> _EXCERPTED TEXT_
BEGIN

The story starts out with the idea that Allen, who is just turning 100, is kind of viewed as mischievous because he drinks too much vodka and that he is a sweet old guy who needs to be returned to the old age home. This notion that Allen is ever in his life going to be an innocent victim is quickly dispelled in the Forest Gump is immoral and arguably evil and yet still lovable romp of a story. You have to suspend way too much disbelief to read this… and I did. So when Allen’s past is rolled out in alternating time lines with an improbable present day adventure that begins with his taking a bus as far as fifty crowns will get him, you understand why he’s capable of so much more. In his life. Allen has met and served many world leaders, without much regard for what side he is serving so much as “how he can be of help” with his extensive knowledge of explosives.

END

> _INFORMATION PROVIDED_
BEGIN

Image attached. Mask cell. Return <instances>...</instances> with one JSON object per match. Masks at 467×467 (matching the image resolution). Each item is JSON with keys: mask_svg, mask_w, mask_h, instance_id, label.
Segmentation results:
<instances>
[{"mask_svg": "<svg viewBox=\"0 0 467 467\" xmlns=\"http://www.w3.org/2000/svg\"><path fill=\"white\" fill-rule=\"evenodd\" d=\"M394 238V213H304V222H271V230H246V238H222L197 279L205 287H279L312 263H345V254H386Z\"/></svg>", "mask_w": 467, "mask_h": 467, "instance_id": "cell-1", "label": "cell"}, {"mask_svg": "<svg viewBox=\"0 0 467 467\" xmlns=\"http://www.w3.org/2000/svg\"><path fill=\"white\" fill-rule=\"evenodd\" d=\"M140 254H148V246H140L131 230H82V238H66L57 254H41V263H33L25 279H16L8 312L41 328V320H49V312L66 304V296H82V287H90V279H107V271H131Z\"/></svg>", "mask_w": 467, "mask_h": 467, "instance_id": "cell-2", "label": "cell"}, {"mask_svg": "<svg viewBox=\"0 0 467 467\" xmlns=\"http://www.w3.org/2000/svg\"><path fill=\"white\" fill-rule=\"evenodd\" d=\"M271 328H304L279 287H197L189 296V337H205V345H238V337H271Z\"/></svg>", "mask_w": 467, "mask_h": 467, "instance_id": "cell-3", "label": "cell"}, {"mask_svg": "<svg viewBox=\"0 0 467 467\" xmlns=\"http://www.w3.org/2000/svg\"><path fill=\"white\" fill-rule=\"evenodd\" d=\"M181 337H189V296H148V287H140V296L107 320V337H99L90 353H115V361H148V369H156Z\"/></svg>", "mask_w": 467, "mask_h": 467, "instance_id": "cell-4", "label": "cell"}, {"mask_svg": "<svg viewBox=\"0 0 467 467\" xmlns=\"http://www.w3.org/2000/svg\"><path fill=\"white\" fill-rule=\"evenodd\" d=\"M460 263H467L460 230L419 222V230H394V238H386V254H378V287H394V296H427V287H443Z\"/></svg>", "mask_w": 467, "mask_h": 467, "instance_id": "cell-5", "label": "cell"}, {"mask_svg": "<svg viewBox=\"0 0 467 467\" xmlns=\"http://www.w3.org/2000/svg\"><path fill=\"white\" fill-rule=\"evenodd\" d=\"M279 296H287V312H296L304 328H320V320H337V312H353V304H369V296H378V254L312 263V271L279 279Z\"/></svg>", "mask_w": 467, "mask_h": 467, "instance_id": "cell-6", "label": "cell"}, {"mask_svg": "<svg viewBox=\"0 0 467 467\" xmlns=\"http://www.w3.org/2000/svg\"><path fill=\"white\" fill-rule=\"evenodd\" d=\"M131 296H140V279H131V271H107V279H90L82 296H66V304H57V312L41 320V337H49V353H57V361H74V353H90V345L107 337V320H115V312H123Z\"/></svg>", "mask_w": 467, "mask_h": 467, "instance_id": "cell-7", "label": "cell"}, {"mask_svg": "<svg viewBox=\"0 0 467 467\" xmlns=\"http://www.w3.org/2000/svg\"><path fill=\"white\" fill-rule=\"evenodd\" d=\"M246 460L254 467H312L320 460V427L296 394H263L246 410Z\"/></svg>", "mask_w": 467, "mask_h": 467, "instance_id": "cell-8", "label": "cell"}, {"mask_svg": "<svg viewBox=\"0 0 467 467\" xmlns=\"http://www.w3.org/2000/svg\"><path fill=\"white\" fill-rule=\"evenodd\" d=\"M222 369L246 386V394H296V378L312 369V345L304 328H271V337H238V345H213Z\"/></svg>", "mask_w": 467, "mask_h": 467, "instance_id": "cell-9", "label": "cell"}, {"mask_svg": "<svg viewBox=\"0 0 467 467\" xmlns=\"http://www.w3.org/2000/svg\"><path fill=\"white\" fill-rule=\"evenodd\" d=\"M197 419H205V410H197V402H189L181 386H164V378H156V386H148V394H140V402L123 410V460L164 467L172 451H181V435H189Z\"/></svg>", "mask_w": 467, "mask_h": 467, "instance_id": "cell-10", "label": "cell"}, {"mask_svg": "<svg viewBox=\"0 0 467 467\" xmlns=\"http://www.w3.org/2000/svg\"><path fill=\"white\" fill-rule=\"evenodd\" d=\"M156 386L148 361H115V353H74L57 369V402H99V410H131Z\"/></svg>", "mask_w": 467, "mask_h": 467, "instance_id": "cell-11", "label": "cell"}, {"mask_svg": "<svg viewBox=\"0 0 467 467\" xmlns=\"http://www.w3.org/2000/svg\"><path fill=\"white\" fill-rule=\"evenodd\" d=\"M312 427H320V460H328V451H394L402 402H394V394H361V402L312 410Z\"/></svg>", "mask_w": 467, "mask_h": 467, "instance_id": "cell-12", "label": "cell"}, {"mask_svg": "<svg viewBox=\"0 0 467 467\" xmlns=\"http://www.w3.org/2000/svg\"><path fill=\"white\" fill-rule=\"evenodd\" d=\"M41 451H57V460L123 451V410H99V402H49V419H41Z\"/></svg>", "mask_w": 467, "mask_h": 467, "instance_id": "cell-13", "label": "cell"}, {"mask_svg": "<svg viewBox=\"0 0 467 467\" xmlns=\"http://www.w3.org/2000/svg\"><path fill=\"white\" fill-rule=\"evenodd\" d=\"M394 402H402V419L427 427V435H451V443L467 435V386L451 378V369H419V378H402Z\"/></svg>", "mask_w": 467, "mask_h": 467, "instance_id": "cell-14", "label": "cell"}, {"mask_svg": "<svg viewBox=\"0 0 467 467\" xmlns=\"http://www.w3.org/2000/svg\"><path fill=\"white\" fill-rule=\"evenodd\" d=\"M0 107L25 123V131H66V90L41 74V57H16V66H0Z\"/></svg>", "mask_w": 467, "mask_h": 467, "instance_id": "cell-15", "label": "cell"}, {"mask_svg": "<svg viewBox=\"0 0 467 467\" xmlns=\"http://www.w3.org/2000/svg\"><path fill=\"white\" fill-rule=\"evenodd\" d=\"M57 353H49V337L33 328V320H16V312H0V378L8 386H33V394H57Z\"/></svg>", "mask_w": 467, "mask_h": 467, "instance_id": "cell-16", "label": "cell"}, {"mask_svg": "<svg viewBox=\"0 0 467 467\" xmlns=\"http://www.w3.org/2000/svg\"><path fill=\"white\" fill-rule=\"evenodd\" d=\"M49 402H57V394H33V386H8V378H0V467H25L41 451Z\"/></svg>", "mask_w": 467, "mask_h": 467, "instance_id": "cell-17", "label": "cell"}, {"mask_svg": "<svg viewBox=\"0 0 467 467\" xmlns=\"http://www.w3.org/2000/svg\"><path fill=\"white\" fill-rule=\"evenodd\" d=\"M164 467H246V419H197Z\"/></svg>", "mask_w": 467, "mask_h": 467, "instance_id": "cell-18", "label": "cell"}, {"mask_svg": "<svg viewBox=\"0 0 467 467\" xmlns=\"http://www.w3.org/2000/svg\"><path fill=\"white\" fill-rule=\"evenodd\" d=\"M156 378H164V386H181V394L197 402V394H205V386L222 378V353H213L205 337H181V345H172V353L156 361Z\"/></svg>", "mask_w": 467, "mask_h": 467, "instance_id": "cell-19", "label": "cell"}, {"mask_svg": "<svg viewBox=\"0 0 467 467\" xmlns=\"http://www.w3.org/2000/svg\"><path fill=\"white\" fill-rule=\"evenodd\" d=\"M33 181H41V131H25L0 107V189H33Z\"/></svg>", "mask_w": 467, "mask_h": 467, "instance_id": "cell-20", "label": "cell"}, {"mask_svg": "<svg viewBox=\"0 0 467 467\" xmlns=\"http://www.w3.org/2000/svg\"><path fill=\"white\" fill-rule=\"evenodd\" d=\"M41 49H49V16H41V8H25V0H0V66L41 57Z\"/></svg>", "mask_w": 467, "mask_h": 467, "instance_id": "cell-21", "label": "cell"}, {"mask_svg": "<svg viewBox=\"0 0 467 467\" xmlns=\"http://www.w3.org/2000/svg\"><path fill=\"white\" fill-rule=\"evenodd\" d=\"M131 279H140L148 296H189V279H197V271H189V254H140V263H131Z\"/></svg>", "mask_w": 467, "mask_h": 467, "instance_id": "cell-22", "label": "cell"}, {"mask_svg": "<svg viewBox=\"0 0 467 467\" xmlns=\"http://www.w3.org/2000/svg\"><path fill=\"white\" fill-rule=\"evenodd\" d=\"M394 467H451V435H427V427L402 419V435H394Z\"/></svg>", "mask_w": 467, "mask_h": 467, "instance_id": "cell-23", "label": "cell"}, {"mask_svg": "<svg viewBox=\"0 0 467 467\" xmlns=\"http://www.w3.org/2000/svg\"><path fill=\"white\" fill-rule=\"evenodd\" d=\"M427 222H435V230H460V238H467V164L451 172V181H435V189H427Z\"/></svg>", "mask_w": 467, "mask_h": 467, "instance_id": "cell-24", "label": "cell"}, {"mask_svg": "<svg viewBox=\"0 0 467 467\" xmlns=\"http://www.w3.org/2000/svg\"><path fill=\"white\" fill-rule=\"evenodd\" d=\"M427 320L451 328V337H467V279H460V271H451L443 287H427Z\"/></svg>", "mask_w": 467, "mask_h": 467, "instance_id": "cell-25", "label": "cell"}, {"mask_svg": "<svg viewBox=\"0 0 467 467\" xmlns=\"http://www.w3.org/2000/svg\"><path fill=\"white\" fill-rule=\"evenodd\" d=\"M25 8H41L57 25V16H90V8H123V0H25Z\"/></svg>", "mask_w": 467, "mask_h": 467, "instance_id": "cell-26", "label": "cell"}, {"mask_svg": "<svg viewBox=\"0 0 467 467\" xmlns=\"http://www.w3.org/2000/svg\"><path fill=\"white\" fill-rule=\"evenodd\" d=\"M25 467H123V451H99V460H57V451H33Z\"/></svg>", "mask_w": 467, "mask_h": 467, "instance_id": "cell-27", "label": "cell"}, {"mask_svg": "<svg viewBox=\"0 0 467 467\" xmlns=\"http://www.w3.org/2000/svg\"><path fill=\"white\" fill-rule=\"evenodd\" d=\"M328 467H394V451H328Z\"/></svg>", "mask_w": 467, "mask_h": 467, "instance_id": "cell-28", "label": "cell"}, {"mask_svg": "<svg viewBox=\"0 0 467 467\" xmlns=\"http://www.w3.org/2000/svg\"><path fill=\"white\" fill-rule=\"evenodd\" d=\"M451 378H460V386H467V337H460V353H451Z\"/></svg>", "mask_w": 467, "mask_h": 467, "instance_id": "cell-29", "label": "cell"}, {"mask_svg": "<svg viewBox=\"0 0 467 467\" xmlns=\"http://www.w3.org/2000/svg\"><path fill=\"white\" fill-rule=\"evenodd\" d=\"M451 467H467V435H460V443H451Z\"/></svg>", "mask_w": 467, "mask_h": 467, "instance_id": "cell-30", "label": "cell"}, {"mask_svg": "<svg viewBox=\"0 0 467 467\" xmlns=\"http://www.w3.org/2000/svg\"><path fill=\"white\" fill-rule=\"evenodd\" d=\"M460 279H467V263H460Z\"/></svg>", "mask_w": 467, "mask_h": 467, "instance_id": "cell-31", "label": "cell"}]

END

> _PROBLEM A_
In the passage about Allen, what is Allen said to have extensive knowledge of?
> _PROBLEM B_
Write out everything in the passage about Allen from "The story starts" down to "knowledge of explosives.".

> _EXPECTED ANSWER A_
Explosives.

> _EXPECTED ANSWER B_
The story starts out with the idea that Allen, who is just turning 100, is kind of viewed as mischievous because he drinks too much vodka and that he is a sweet old guy who needs to be returned to the old age home. This notion that Allen is ever in his life going to be an innocent victim is quickly dispelled in the Forest Gump is immoral and arguably evil and yet still lovable romp of a story. You have to suspend way too much disbelief to read this… and I did. So when Allen’s past is rolled out in alternating time lines with an improbable present day adventure that begins with his taking a bus as far as fifty crowns will get him, you understand why he’s capable of so much more. In his life. Allen has met and served many world leaders, without much regard for what side he is serving so much as “how he can be of help” with his extensive knowledge of explosives.